Les trois types de congés et les pratiques des pays voisins
En fonction des diverses réglementations, il convient de distinguer trois types de congé : le congé maternité, reconnu en Suisse pour une durée de 14 semaines et qui vise à indemniser la mère du fait de la naissance de l’enfant ; le congé paternité, accordé au père, pour lui permettre de rester au foyer après la naissance d’un enfant, et le congé parental, proposé aux deux parents, et qui permet durant une certaine période de mettre entre parenthèse la vie professionnelle pour se consacrer aux soins et à l’éducation des enfants.
Le Tribunal fédéral s’est notamment fondé sur la distinction entre le congé maternité et le congé parental pour justifier le refus d’allouer des prestations au père qui souhaitait rester à la maison durant six semaines après la naissance de son deuxième enfant. Contrairement à la majorité des autres pays européens, la Suisse ne connaît en effet pas de législation sur le congé parental. Dans l’Union européenne, l’Allemagne accorde 36 mois par parent, l’Autriche, 24 mois au total, 12 mois en France, en Finlande, en Italie et au Luxembourg, enfin les Pays-Bas accordent 6 mois. En Suisse, une telle réglementation exigerait une modification législative qui devrait traiter les questions liées à la protection de la mère et de l’enfant, en tenant compte de l’art. 4 de la Convention no 183 de l’OIT sur la protection de la maternité qui garantit un congé maternité d’au minimum 14 semaines.
※
**CONSIGNES**
1: Répondez aux questions suivantes d'après le texte sur les types de congé :
(a) Quelle est la durée du congé maternité reconnu en Suisse ?
(b) Combien de mois l'Allemagne accorde-t-elle par parent au titre du congé parental ?
(c) Pendant combien de semaines le père souhaitait-il rester à la maison après la naissance de son deuxième enfant ?
2: Selon le texte sur les types de congé, sur quoi le Tribunal fédéral s'est-il appuyé pour refuser des prestations au père ? Répondez en une à trois phrases.
3: Prolongez le texte sur les types de congé après sa dernière phrase.
Les données ne sont d'aucune utilité pour ce travail.

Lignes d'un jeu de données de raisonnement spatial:
※
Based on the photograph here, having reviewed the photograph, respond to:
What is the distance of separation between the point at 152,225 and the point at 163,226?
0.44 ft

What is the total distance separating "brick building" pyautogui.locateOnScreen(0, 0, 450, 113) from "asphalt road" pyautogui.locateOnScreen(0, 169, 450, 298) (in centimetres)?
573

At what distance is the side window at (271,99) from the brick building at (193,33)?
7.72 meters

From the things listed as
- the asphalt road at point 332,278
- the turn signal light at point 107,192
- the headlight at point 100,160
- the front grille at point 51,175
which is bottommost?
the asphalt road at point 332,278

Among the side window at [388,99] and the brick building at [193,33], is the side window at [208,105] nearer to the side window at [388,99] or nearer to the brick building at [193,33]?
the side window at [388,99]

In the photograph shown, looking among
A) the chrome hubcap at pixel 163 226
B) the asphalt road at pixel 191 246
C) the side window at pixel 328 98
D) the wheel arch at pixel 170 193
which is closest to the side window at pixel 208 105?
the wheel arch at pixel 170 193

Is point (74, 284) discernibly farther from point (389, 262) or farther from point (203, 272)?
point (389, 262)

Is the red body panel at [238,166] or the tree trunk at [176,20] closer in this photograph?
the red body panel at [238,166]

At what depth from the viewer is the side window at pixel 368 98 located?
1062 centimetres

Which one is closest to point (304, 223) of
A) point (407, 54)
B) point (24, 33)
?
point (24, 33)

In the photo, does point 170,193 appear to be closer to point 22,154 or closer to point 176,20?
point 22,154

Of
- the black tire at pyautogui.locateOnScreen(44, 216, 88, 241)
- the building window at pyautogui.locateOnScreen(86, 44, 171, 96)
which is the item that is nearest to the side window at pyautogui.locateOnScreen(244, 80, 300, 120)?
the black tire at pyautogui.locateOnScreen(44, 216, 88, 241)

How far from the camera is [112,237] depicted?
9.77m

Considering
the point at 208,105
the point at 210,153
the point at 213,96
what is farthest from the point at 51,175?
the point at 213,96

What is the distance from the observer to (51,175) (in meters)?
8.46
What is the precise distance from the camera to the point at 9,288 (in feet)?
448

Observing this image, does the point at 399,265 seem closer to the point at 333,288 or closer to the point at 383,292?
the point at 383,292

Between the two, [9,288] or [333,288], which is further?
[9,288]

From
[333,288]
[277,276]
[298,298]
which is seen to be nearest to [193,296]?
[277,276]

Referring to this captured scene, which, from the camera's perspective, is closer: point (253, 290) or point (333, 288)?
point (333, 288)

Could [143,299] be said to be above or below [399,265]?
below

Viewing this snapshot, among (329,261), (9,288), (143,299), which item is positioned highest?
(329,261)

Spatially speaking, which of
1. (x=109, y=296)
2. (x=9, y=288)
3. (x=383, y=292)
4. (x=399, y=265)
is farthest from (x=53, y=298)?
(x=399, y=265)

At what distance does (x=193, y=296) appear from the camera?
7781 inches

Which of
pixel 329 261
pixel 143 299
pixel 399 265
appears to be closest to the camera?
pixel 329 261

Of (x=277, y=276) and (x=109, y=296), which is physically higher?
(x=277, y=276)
※
**RÉPONSES ATTENDUES**
1:
(a) 14 semaines.
(b) 36 mois.
(c) Six semaines.

2: Le Tribunal fédéral s'est notamment fondé sur la distinction entre le congé maternité et le congé parental. En effet, contrairement à la majorité des autres pays européens, la Suisse ne connaît pas de législation sur le congé parental.

3:
A cet égard, le 30 octobre 2013, le Conseil fédéral se prononçait sur la question du congé de paternité et du congé parental [4] en étudiant huit modèles possibles pour répondre au postulat Fetz [5]. Ces modèles vont du plus modeste au plus ambitieux avec, pour chacun d’eux, une évaluation des impacts sur le plan financier notamment.
« Pas la principale priorité » pour le Conseil fédéral
Après avoir analysé les différents modèles, le Conseil fédéral n’a pas jugé nécessaire d’introduire un congé paternité ou parental. Il affirme que même si « le congé de paternité et le congé parental comptent parmi les mesures qui peuvent faciliter la conciliation vie familiale et vie professionnelle », l’introduction de tels congés « ne constitue pas la principale priorité » pour y arriver : « Il n’est pas possible de tirer des conclusions de portée générale concernant l’ampleur et surtout la pérennité des effets du congé de paternité ou du congé parental sur l’égalité entre les femmes et les hommes ».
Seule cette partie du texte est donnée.